* Task
Every line of the data must be copied exactly.
--- Begin Dataset records ---
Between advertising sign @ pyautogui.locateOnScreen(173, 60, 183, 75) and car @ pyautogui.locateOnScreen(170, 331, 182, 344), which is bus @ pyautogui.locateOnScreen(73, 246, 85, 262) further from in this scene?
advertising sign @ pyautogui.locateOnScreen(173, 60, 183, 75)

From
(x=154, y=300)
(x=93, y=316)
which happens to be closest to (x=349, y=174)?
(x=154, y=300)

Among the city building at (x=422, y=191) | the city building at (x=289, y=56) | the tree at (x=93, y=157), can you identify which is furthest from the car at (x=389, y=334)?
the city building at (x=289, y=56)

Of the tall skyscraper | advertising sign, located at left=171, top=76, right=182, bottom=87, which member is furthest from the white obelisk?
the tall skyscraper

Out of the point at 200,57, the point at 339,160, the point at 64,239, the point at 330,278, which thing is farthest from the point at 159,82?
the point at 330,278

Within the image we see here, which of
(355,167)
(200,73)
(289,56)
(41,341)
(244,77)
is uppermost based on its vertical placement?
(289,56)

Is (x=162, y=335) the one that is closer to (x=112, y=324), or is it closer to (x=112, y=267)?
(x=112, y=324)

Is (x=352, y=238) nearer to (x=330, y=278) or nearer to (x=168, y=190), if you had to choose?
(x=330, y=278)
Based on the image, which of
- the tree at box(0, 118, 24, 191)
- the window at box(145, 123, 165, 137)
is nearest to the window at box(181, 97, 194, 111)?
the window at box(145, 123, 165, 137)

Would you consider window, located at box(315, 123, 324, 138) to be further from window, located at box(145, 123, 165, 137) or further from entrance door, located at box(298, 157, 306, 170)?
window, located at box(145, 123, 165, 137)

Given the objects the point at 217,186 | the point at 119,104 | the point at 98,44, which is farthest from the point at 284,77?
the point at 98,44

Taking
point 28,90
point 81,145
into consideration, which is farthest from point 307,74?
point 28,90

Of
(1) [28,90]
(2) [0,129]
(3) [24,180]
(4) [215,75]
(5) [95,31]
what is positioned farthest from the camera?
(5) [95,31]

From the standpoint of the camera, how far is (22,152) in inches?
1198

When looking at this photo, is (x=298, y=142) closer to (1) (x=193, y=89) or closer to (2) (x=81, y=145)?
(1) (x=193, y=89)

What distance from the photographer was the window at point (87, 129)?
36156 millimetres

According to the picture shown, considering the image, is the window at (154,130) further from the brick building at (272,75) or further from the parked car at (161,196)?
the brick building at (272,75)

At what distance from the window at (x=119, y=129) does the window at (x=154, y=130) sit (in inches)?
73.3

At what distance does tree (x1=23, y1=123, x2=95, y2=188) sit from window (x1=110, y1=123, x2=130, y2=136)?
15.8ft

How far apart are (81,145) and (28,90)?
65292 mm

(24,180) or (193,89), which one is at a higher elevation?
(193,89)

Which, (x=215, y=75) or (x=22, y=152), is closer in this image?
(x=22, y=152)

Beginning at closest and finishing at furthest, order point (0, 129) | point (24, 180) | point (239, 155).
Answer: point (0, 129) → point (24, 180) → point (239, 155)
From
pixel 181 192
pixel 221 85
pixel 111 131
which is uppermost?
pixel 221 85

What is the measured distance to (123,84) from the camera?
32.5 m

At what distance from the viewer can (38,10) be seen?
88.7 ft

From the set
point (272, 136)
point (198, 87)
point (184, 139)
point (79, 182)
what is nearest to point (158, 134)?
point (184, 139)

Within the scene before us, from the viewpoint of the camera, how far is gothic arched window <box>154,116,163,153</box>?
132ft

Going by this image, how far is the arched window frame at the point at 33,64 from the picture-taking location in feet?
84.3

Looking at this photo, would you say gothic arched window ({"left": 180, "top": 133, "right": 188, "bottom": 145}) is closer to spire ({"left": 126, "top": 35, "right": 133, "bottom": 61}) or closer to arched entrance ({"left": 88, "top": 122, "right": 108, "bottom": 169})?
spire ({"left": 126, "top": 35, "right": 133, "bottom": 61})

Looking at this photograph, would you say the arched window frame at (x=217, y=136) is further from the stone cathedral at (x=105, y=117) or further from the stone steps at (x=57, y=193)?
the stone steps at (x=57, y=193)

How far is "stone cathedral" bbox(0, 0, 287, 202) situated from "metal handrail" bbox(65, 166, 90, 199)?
--- End Dataset records ---
* Complete output
Between advertising sign @ pyautogui.locateOnScreen(173, 60, 183, 75) and car @ pyautogui.locateOnScreen(170, 331, 182, 344), which is bus @ pyautogui.locateOnScreen(73, 246, 85, 262) further from in this scene?
advertising sign @ pyautogui.locateOnScreen(173, 60, 183, 75)

From
(x=154, y=300)
(x=93, y=316)
which happens to be closest to (x=349, y=174)?
(x=154, y=300)

Among the city building at (x=422, y=191) | the city building at (x=289, y=56) | the tree at (x=93, y=157), can you identify which is furthest from the car at (x=389, y=334)?
the city building at (x=289, y=56)

Of the tall skyscraper | advertising sign, located at left=171, top=76, right=182, bottom=87, which member is furthest from the white obelisk?
the tall skyscraper

Out of the point at 200,57, the point at 339,160, the point at 64,239, the point at 330,278, which thing is farthest from the point at 159,82?
the point at 330,278

Within the image we see here, which of
(355,167)
(200,73)
(289,56)
(41,341)
(244,77)
is uppermost based on its vertical placement?
(289,56)

Is (x=162, y=335) the one that is closer to (x=112, y=324), or is it closer to (x=112, y=267)?
(x=112, y=324)

Is (x=352, y=238) nearer to (x=330, y=278) or nearer to (x=168, y=190), if you had to choose?
(x=330, y=278)
Based on the image, which of
- the tree at box(0, 118, 24, 191)
- the window at box(145, 123, 165, 137)
is nearest to the window at box(181, 97, 194, 111)?
the window at box(145, 123, 165, 137)

Would you consider window, located at box(315, 123, 324, 138) to be further from window, located at box(145, 123, 165, 137) or further from entrance door, located at box(298, 157, 306, 170)?
window, located at box(145, 123, 165, 137)

Given the objects the point at 217,186 | the point at 119,104 | the point at 98,44, which is farthest from the point at 284,77?
the point at 98,44

Taking
point 28,90
point 81,145
into consideration, which is farthest from point 307,74?
point 28,90

Of
(1) [28,90]
(2) [0,129]
(3) [24,180]
(4) [215,75]
(5) [95,31]
what is positioned farthest from the camera?
(5) [95,31]

From the standpoint of the camera, how far is (22,152) in inches?
1198

When looking at this photo, is (x=298, y=142) closer to (1) (x=193, y=89) or closer to (2) (x=81, y=145)?
(1) (x=193, y=89)

What distance from the photographer was the window at point (87, 129)?
36156 millimetres

According to the picture shown, considering the image, is the window at (154,130) further from the brick building at (272,75) or further from the parked car at (161,196)?
the brick building at (272,75)

At what distance from the window at (x=119, y=129) does the window at (x=154, y=130) sit (in inches)?
73.3

At what distance does tree (x1=23, y1=123, x2=95, y2=188) sit from window (x1=110, y1=123, x2=130, y2=136)?
15.8ft

How far apart are (81,145) and (28,90)?
65292 mm

(24,180) or (193,89), which one is at a higher elevation?
(193,89)

Which, (x=215, y=75) or (x=22, y=152), is closer in this image?
(x=22, y=152)

Beginning at closest and finishing at furthest, order point (0, 129) | point (24, 180) | point (239, 155).
Answer: point (0, 129) → point (24, 180) → point (239, 155)
From
pixel 181 192
pixel 221 85
pixel 111 131
which is uppermost?
pixel 221 85

What is the measured distance to (123,84) from the camera?
32.5 m

At what distance from the viewer can (38,10) be seen?
88.7 ft

From the set
point (272, 136)
point (198, 87)
point (184, 139)
point (79, 182)
what is nearest to point (158, 134)?
point (184, 139)

Within the scene before us, from the viewpoint of the camera, how far is gothic arched window <box>154,116,163,153</box>?
132ft

Going by this image, how far is the arched window frame at the point at 33,64 from the picture-taking location in feet?
84.3

Looking at this photo, would you say gothic arched window ({"left": 180, "top": 133, "right": 188, "bottom": 145}) is closer to spire ({"left": 126, "top": 35, "right": 133, "bottom": 61}) or closer to arched entrance ({"left": 88, "top": 122, "right": 108, "bottom": 169})?
spire ({"left": 126, "top": 35, "right": 133, "bottom": 61})

Looking at this photograph, would you say the arched window frame at (x=217, y=136) is further from the stone cathedral at (x=105, y=117) or further from the stone steps at (x=57, y=193)?
the stone steps at (x=57, y=193)

How far is "stone cathedral" bbox(0, 0, 287, 202) situated from "metal handrail" bbox(65, 166, 90, 199)?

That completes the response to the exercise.